Çok şey ve hiçbir şey diyerek saçma bir paradoks oluşturmak istemiyorum. Gerçekten de çok şey oluyor. Bitmiyor, şaşırtmıyor, üzmüyor.
Son iki yıldır özellikle, sular bir türlü durulmuyor, ne içimde ne dışımda… Mesela kendimi en inançsız hissettiğim dönemde tekrar oruç tutmaya başlıyorum, ve özlediğim bir baş ağrılı rahatlık, konuya hakimiyet ve kendime saygı ve sevgi duymayı hatırladığım ilginç bir gün oluyor bu. Belki de ramazan rahmet ayıdır derken öyle birşey kast ediliyor, bilmiyorum.
Kendime yakışanı yapıyorum yine tabi ki. Yapmaya da devam edeceğim, edeceğiz. Çünkü yapmak ve yaşamak istediğime sen karar vermeyeceksin, bunlar benim elimde ve bunu ilk önce kendi kendime tekrar tekrar ispat etmek mecburiyetindeyim. Çünkü su içmek gibi birşey bu. Yoksa baş ağrısı, sinir ve birtakım çelişik kötü hisler kaplıyor içimi.
‘İçimizde mi soğumasın, soğumuyor evet.’Ama böyle ara ara bir fırsat çıkıyorsa önüme onu yakalama enerjisi bulmalıyım, öteki türlü gerçekten tükeniyorum. Kendimi kendime tekrar göstermeli, ispat etmeli, içte ve dışta bir süreliğine de olsa feraha ermeliyim.
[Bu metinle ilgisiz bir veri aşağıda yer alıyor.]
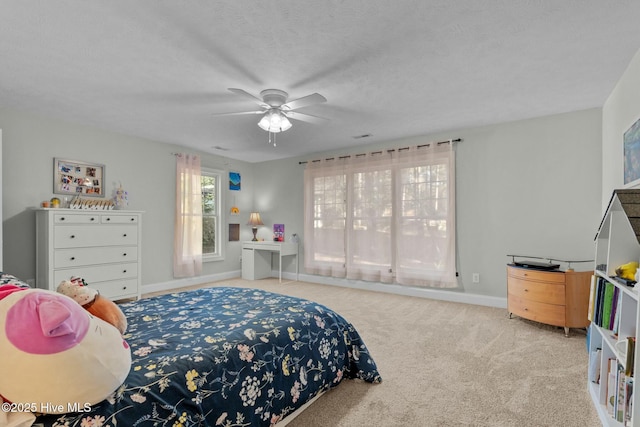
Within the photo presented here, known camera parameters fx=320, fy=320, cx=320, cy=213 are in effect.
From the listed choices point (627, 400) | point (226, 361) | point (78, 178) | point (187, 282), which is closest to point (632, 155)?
point (627, 400)

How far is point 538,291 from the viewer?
3.26 metres

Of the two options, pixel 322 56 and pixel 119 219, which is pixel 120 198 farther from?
pixel 322 56

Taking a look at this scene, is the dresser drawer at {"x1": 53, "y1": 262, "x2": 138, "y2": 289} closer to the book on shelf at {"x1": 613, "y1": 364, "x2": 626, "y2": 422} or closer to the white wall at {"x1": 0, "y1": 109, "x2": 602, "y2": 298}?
the white wall at {"x1": 0, "y1": 109, "x2": 602, "y2": 298}

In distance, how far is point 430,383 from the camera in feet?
7.31

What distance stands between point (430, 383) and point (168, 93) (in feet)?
11.0

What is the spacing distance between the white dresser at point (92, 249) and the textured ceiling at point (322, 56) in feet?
4.03

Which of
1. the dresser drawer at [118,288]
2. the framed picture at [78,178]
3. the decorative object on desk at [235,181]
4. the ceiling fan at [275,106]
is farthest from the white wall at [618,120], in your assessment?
the framed picture at [78,178]

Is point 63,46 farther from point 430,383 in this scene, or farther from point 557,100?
point 557,100

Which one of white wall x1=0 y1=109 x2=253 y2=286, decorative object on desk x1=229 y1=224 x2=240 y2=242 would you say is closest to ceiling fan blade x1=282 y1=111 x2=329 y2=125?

Yoksa olanın, yaşadığım saçmalıkların öyle boşluğa boşluğa gitmesi ve bir eblehmişçesine seyretmek sadece içimdeki hıncı büyütüyor. Ki asıl istediğim bunun eriyip bitmesi. Biliyorum bitecek de.
heyoo, fleabag. allah kabul etsin.
Oh yeah! Ama bir sezonu bitiremedim, çok fazla yıqıq.